Absage von Abschiebeflug nach Afghanistan begrüßt

Sigmar Gabriel (SPD)
Sigmar Gabriel (SPD)

Frankfurt/Main. Angesichts des schweren Anschlags in der Nähe der deutschen Botschaft in Kabul hat Pro-Asyl-Geschäftsführer Günter Burkhardt umgehend eine Neubewertung der Sicherheitslage von Außenminister Sigmar Gabriel (SPD) gefordert. „Der Außenminister muss jetzt dringend Rückgrat beweisen und eine neue Lagebewertung vornehmen“, sagte Burkhardt der „Heilbronner Stimme“.

Dass für diesen Mittwoch überhaupt Abschiebungen geplant waren, sei ein Skandal. Sämtliche Bundesländer müssten Abschiebungen nach Afghanistan nun generell stoppen. Auch das Bundesinnenministerium müsse jetzt handeln. Über Monate hinweg seien für die Asylverfahren Fakten ignoriert worden, die eine weitere Verschlechterung der Sicherheitslage belegten. „Statt die Berichte des UN-Flüchtlingshilfswerks zur Kenntnis zu nehmen, wurden Satzbausteine verwendet, die schon Jahre alt sind“, klagte Burkhardt. „Der Rechtsstaat hat versagt.“ Burkhardt forderte eine zusätzliche Überprüfung von abgelehnten Asylbescheiden von Afghanen. „Der Verdacht liegt nahe, dass es Tausende Fehlentscheidungen gab, weil die Fluchtgründe nicht richtig berücksichtigt wurden“, sagte Burkhardt. Das betreffe alleine 32.000 Bescheide in diesem Jahr und viele Tausend Altfälle. Gerade abgeschobene Flüchtlinge stünden allein wegen ihrer westlich orientierten Kleidung im Fokus der Taliban.

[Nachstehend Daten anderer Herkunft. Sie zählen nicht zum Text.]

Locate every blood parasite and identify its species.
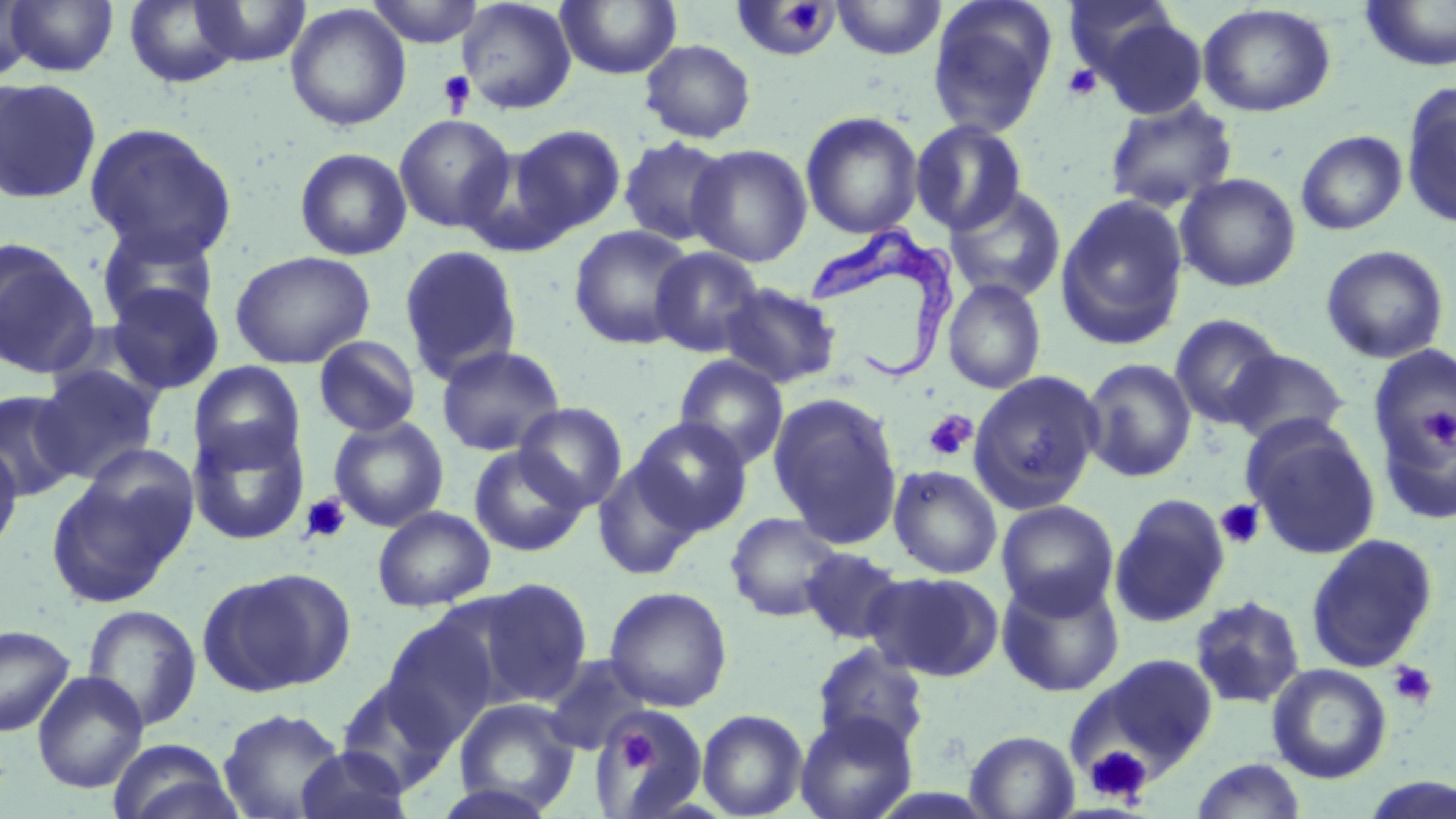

CDU-Innenpolitiker begrüßt Absage von Abschiebeflug nach Afghanistan

Der Obmann der Union im Innenausschuss des Bundestages, Armin Schuster (CDU), hat den Abbruch eines für heute geplanten Abschiebeflugs nach Afghanistan begrüßt. „Die Entscheidung heute nicht zu fliegen, liegt auf der Hand. Die für die Abschiebung in Afghanistan zuständigen deutschen Beamten haben nach dem Anschlag heute ganz andere Prioritäten“, sagte der CDU-Politiker der „Welt“. An den im vergangenen Oktober zwischen der Bundesregierung und Afghanistan vereinbarten Sammelrückführungen abgelehnter Asylbewerber mit Chartermaschinen will Schuster festhalten. „Unsere grundsätzliche Haltung bleibt unverändert. Wir berufen wegen der Gefährdungslage ja auch nicht unsere deutschen Beamten aus Afghanistan ab“, sagte Schuster. Bei dem Anschlag im Diplomatenviertel der afghanischen Hauptstadt Kabul kamen am Mittwochmorgen aktuellen Behördenangaben zufolge mindestens 80 Menschen ums Leben, etwa 350 weitere Personen wurden verletzt.

Dreyer: Regierung soll Haltung zu Abschiebungen nach Afghanistan überprüfen

Bundesratspräsidentin Malu Dreyer (SPD) hat die Bundesregierung aufgefordert, ihre Haltung zu Abschiebungen nach Afghanistan auf den Prüfstand zu stellen. Nach dem Anschlag in Kabul müsse die Regierung „die Sicherheitslage in Afghanistan überprüfen und damit die Voraussetzungen, unter denen Abschiebungen dorthin stattfinden können“, sagte die rheinland-pfälzische Ministerpräsidentin den Zeitungen der Funke-Mediengruppe. Die rot-grüne Landesregierung in Mainz verzichtet auf Abschiebungen in das Land am Hindukusch. Bundesinnenminister Thomas de Maizière (CDU) hatte eine Sammelabschiebung nach Afghanistan abgesagt, zugleich allerdings betont, an der grundsätzlichen Haltung der Bundesregierung werde sich nichts ändern.